◆ **Work order**: Among the entries below, how many lines include "California"? Answer with the number only.

[Stored items]
-- Opening Marker --
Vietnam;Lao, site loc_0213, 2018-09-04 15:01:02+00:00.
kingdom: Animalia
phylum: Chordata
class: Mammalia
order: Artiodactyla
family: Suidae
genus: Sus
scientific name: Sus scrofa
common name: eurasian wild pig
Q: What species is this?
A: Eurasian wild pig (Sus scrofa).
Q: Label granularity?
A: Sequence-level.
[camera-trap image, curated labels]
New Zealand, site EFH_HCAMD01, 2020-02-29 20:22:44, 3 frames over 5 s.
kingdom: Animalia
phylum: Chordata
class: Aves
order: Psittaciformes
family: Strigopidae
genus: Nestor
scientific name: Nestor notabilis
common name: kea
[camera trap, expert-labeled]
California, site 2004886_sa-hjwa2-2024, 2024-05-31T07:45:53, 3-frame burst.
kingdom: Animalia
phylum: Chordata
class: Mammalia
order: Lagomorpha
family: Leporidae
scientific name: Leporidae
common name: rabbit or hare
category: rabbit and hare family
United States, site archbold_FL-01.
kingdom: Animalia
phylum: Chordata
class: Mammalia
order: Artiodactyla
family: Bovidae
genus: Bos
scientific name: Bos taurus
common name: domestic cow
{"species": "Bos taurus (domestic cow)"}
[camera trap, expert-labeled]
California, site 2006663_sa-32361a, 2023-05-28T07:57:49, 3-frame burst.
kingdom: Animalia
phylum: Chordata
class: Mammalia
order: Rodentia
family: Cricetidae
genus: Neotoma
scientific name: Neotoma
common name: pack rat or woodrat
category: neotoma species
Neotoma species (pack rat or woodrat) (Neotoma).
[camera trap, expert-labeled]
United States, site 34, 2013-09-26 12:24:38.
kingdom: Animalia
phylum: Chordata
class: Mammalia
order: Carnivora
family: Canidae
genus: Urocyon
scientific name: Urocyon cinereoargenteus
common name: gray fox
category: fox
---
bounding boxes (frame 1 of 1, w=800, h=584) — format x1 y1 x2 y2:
-- Closing Marker --
◆ **Solution**: 2